| Festival Review | ||||||||||||||||||||||||||
by Jürgen Fauth
The film's big draw is the casting of Adam Sandler, a move that is supposed to be surprising and poignant. Excuse me, but who is this guy? I was subjected to "The Wedding Singer" on an airplane once and all I remember is Drew Barrymore's lovely smile, so perhaps I am not the right man to argue whether "Punch-Drunk Love" indeed constitutes "a savvy critical appraisal of Sandler's screen personality and a transcendent redemption of it," as the press kit assures us. I am, however, qualified to tell you that Barry, Sandler's character in the film, is an unconvincing grab-bag of half-baked ideas that don't add up to much of a person, let alone one we'd like to root for. Barry, in addition to running the above-mentioned toilet plunger business from a California garage, wears a blue polyester suit, punches through glass windows when he's tormented by his seven sisters, and collects pudding to accumulate frequent-flyer miles.
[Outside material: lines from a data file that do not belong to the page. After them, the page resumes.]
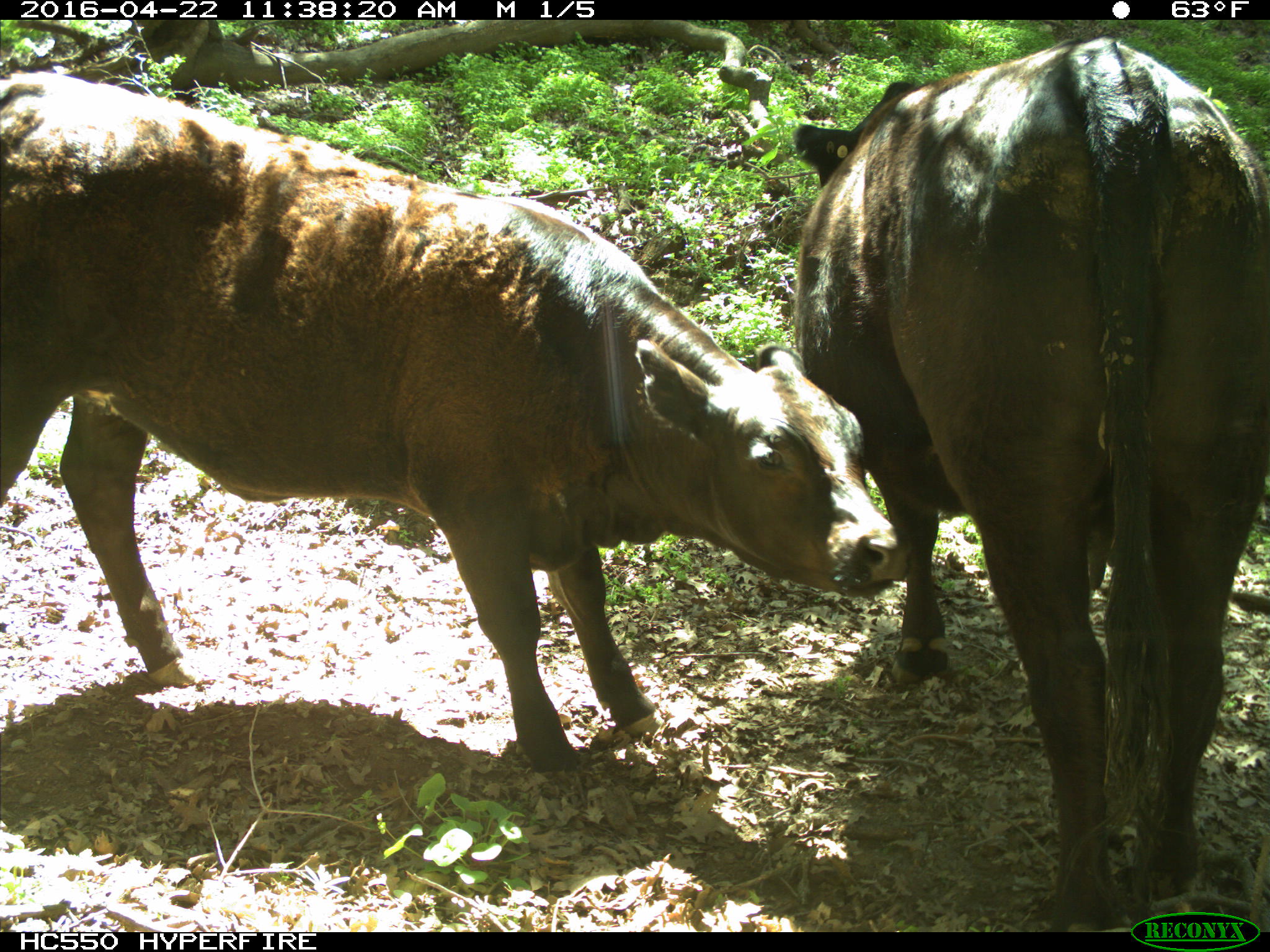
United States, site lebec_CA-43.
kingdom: Animalia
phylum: Chordata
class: Mammalia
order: Artiodactyla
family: Bovidae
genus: Bos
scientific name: Bos taurus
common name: domestic cow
He's also the kind of man who calls a phone sex line just to talk. (Loners who hire sex workers only to not make use of their services are among the most hackneyed of movie cliches.)
When one of Barry's sisters sets him up with her British friend Lena (Emily Watson), an altogether unconvincing love story begins its labored course. Nothing in the movie even begins to answer the question why Lena, a loveable and reasonably successful woman, is so eager to get it on with the violent, unattractive, ill-adjusted Barry. They have nothing in common, and the clever and eccentric use of Olive Oyl's love theme from "Popeye" nonwithstanding, there is no chemistry between the two. However ironic it wants to be, any love story where the two central characters don't make sense is clearly in trouble. A film called "Punch-Drunk Love" in which the passion is inexplicable and largely absent is doomed to failure.
I'm generally in favor of oddball situations and quirky characters and harmoniums dropped on the street for no reason. But in "Punch-Drunk Love," there's no there there. All those whacky ideas surround an empty or non-existent center. The same holds true for Anderson's skilled filmmaking tricks, which won him the Best Director Award at Cannes. If only he put them in the service of a real idea. In the end, all the cleverness is only so much bluster and noise, gimmicks in search for a heart and a soul. Anderson does not have the Coen Brothers' ear for the iconoclastic, let alone Hiyako Miyazaki's, whose "Spirited Away" might just be the most breathtaking and bizarre circus of whimsy I have ever seen. Or take Aki Kaurismäki's new film "The Man Without a Past" which tells a similar love story among the damaged, but imbues it with warmth, careful observation, and genuine affection. Like Wes Anderson's "Royal Tenenbaums" (and unlike his much superior "Rushmore"), P.T. Anderson's film rings hollow.